I had actually been getting more and more calm as the day approached, in contrast to the questioning of the previous, oh, eight months, not to mention the panic of two weeks before. So when I woke up at 7 on the wedding day, it wasn't because I was freaking out. I was just awake. And it was a beautiful day, which is especially heartwarming to write right now, when the vernal equinox switch has flipped so spectacularly to the shit-rainy position.
Anyway, I set the programs to print on the flip side and took off on my bike to get donuts. That wasn't really part of the wedding day plan, but it suddenly occurred to me that maybe we should have some donuts on the dessert table, especially since the cake donuts from A Baker's Wife are consistently cited as the best in the area. Also, I thought a bike ride would set me up right, and it did. There was a race happening around the lake; the road was blocked off to traffic, and the people milling around were happy and expectant, and I pedaled along the shore and was happy.

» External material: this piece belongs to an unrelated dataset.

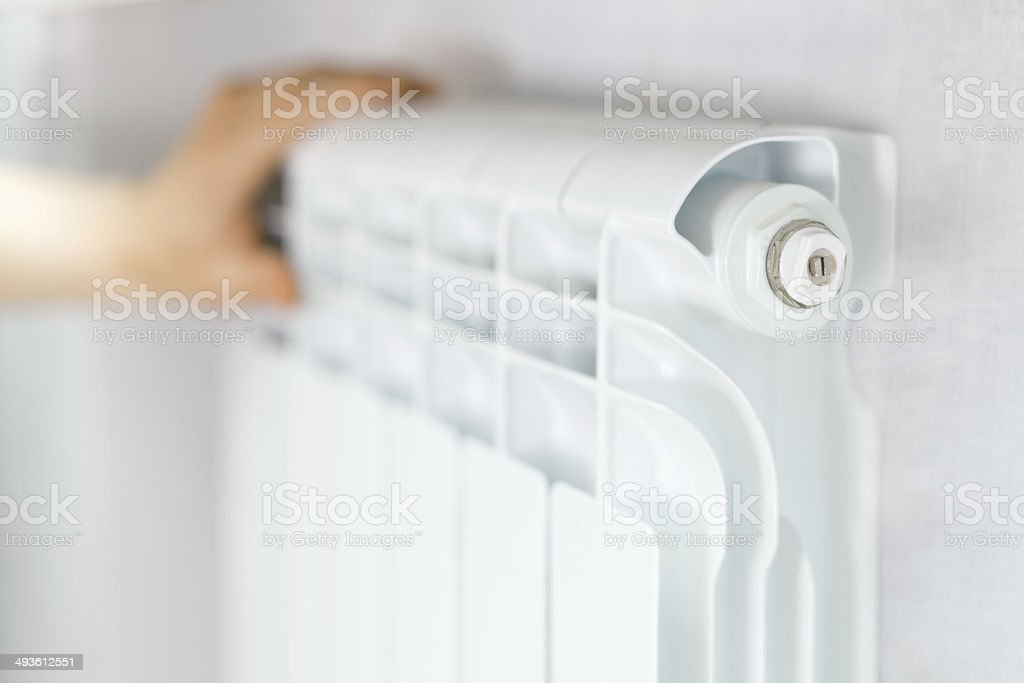 Arm put on  heating white radiator. stock photo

Also, a donut may have gotten squished on the way home and I may have had to eat it for breakfast. That wasn't bad either.

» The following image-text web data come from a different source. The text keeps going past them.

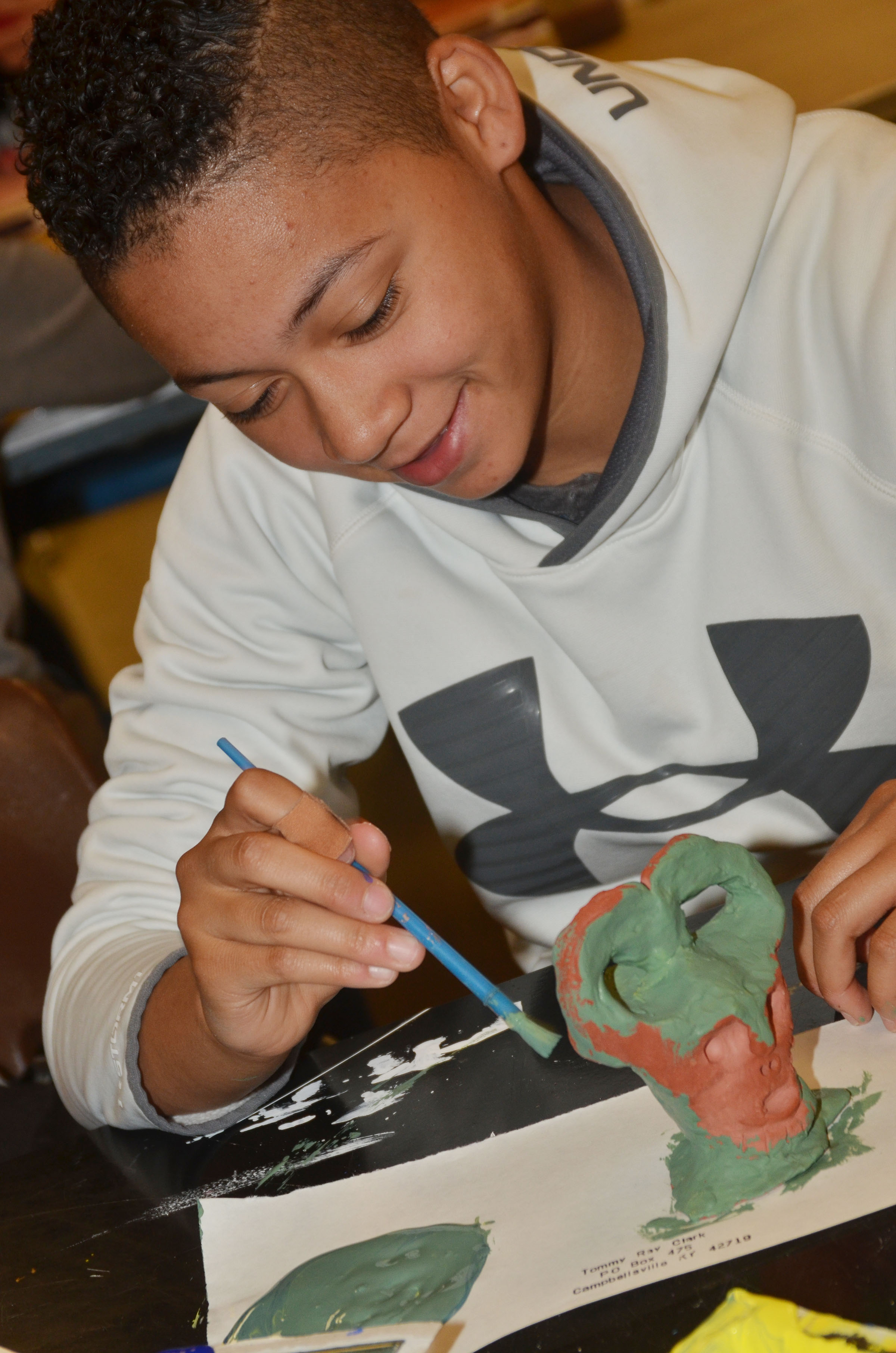 CMS eighth-grader Taylor Whaley paints her pottery.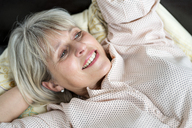 Happy mature woman lying down relaxing - HHLMF00284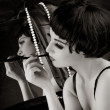 Beautiful girl with cigarette before a mirror — Stock Photo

Did I mention that we had houseguests for the two weeks around the wedding? First one set of in-laws, then the other, then the first set again. It sounds like fodder for a crap rom-com, right? But this didn't panic me either. Everyone was so nice and helpful--just as, mind you, we expected they'd be--and shopping and cooking for extra people was no problem. Mostly, it was just good to see everybody.
In the middle of all this family togetherness, we had to write our vows. We had actually both been in favor of grabbing some prefabricated Unitarian vows, but then the officiating minister gave us an assignment. It was to go somewhere together and write solo about 1) the things you fell in love with, 2) the things you fight about or that are unresolved, 3) the things you need promised to you, and 4) the things you're promising. In between each solo stint we were supposed to come back together and talk about it. Out of all this, we were to distill 8-12 statements we'd both be comfortable vowing, and the minister estimated 3-4 hours for the whole shebang.

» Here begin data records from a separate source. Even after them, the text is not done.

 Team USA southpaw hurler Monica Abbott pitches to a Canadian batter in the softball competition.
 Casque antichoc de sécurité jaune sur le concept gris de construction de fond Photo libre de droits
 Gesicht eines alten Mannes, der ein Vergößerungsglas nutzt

We didn't have 3-4 uninterrupted hours. And, frankly, we found that two writers who have spoken ad vomitum about what we need and what's unresolved didn't really profit from going through the whole exercise. Still, on two separate days, we went to sit by the lake near our house and think and write and talk and, let's be honest, argue. The first day, a bald eagle flew right over our heads while we were sitting there. The second day, it became clear that freewriting wasn't going to help us and in the end, we wrote our vows in about 15 minutes. The Brit supplied the first set, I edited it and emailed it back to him, then he edited one more time and emailed it back to me. So when I think back on that experience, I'm going to remember the lake, the eagle, and the speed and efficiency with which we actually accomplished our vow-writing. Someone who was at the ceremony described them as "comprehensive," which kind of cracked me up.
I'm going to share them with you because they fit right into the non-panic I've been describing in this rather disjointed post. Actually going through the ceremony was emotionally hard core, but one of my oldest friends told me that when we got to the vows, I just got serene. And mind you, my main concern was not that I'd be freaking out, but that I'd be blubbing so hard no one would be able to understand me. But no. I got steady. (I won't presume the same for the Brit, because we all process this stuff differently. But we agree about one thing: vowing to each other was like the most intense thing ever.)
To willingly give to you that which I require from you.
To listen to you without defense.
To consider our differences with hearts and minds as wide open as when celebrating our similarities.
To strive for simplicity together, living larger in love with little impact upon the earth.
To live fully in the present moment, neither dwelling on the past nor straining toward the future.
To face with honesty all facets of our day-to-day life in order to build trust for tomorrow.
To work with you to grow in wisdom and widen my perspective.
To be your champion, with ardent loyalty and unshakable support born of my belief in your goodness.
To hone our shared values toward one end: a peaceful, loving, and considered life.
To love and cherish you always.
No official photos yet, but the BFS (Big Fat Soprano) posted this photo on facebook:
Plus, also, in addition to everything else, I turned 35. Booya!